■ PROVIDED ENTRIES ■
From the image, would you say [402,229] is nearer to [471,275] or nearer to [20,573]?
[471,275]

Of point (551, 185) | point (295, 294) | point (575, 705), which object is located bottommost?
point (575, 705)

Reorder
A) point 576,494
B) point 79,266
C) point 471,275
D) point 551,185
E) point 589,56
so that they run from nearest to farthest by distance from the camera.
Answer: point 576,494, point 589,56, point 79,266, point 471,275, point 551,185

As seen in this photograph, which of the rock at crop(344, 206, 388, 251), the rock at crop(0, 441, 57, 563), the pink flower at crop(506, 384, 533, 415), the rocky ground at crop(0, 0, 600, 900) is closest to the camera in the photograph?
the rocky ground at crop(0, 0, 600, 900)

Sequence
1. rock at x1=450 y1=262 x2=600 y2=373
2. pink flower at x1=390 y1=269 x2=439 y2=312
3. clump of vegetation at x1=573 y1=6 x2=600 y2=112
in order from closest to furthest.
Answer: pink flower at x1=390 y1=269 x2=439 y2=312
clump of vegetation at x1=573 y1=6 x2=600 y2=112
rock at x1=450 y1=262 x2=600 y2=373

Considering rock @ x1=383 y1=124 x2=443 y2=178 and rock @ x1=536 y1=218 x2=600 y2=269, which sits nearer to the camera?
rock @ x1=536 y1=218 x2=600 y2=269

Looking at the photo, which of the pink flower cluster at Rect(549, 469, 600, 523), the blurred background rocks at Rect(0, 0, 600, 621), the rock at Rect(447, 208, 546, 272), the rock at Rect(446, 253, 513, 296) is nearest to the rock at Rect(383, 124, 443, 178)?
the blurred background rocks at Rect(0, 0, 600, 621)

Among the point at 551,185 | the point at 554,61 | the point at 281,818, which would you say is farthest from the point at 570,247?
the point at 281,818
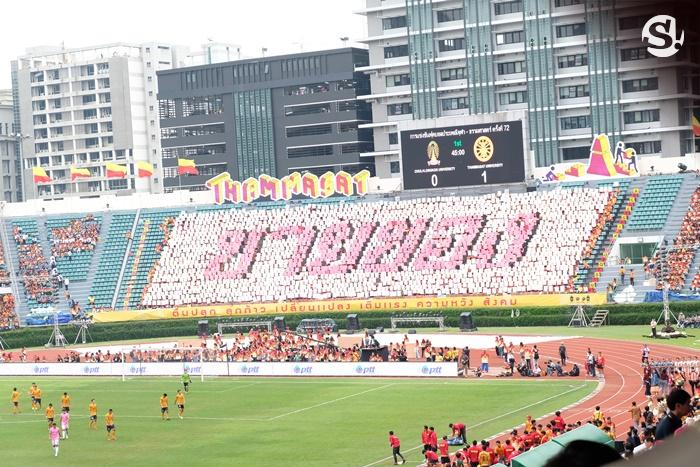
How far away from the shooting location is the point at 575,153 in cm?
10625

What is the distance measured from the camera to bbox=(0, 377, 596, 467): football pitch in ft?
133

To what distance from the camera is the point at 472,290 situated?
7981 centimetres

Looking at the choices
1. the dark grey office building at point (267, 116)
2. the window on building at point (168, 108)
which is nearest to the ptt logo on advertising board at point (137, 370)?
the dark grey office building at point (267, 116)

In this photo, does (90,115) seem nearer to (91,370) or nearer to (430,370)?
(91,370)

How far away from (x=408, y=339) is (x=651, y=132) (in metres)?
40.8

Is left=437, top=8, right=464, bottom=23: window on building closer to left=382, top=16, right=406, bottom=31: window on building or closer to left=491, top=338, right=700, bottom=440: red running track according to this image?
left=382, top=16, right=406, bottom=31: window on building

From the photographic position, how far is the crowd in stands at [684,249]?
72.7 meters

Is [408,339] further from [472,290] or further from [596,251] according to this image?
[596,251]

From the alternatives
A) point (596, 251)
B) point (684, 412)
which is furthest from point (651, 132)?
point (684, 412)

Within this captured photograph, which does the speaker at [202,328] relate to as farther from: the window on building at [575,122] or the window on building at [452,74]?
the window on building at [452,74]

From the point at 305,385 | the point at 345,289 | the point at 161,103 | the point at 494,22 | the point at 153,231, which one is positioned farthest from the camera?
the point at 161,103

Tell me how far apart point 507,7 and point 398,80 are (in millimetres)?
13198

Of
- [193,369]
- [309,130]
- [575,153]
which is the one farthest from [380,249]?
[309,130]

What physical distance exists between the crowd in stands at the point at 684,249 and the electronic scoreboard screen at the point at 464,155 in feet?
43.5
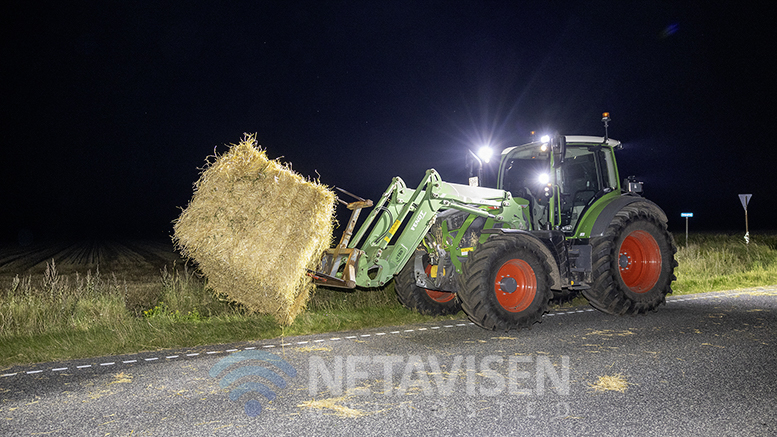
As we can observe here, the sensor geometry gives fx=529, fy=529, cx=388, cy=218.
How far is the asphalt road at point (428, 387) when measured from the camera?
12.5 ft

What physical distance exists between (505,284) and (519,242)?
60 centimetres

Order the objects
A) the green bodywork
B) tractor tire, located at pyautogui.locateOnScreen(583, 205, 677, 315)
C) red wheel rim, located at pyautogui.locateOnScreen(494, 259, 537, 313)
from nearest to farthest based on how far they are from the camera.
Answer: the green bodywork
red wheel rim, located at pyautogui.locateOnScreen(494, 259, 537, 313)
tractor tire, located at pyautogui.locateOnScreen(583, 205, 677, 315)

■ THE EXERCISE ■
Please reproduce the material word for word, starting with its first line and going on through the line that contains "Answer: point 576,494, point", including that line.

■ TASK SOLUTION ■
From the image, would you say [402,229] is nearer to [471,275] or nearer to [20,573]?
[471,275]

Of point (551, 185) | point (295, 294) | point (575, 705), which object is located bottommost?
point (575, 705)

Reorder
A) point 576,494
B) point 79,266
C) point 471,275
D) point 551,185
E) point 589,56
so that they run from nearest to farthest by distance from the camera.
Answer: point 576,494, point 589,56, point 79,266, point 471,275, point 551,185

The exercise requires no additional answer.